今年4月、東京都世田谷区の都立砧公園。自転車に乗っていた川崎市の会社員・中島一彦さん(41)は、すれ違った中年の男性が突然倒れたことに気付いた。うつぶせの男性をあおむけにすると、男性の呼吸は止まり、意識もなくなっていた。
過去に2回救命講習を受けていた中島さんは心臓マッサージを始め、周囲にいた人が、公園内の施設にあったAEDを持って来て操作を行った。男性は息を吹き返し、かけつけた救急隊員に引き渡された。中島さんは「周りの人が声をかけてくれたので心強かった」と振り返る。

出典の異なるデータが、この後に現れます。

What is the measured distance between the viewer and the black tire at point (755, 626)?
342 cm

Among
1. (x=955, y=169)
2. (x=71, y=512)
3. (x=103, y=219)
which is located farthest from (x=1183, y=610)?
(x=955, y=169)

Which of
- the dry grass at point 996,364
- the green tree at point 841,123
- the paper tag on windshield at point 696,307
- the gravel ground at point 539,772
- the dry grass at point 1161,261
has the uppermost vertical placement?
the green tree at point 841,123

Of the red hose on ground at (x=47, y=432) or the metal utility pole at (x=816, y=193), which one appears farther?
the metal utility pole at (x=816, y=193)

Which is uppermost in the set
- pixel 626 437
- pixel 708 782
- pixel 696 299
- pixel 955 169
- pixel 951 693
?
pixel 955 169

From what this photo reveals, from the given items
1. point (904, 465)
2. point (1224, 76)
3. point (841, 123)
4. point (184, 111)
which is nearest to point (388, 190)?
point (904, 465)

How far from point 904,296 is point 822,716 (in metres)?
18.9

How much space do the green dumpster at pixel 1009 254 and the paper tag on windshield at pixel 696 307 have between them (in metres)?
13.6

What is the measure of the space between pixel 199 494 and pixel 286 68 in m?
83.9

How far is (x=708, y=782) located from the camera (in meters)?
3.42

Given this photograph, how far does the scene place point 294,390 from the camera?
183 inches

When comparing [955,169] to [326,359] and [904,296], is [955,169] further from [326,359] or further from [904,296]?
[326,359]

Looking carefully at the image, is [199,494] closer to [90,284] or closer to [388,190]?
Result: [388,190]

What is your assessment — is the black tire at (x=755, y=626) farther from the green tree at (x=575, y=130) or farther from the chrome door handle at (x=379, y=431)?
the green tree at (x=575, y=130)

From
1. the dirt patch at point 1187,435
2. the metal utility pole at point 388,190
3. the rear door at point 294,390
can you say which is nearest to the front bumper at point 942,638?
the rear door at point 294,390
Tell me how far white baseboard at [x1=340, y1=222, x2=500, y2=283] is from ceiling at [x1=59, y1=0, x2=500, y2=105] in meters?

都立板橋有徳高校2年の本間たまえさん(17)は昨年1月、帰宅途中、路上に倒れていた高齢の女性を発見。近くにいた男性に通報を頼むとともに、自ら気道確保や心臓マッサージを行った。本間さんは中学校で応急講習を受けた経験があった。女性はその後亡くなったが、遺族から感謝された本間さんは「講習を受けていたので、すぐに行動できた」と言う。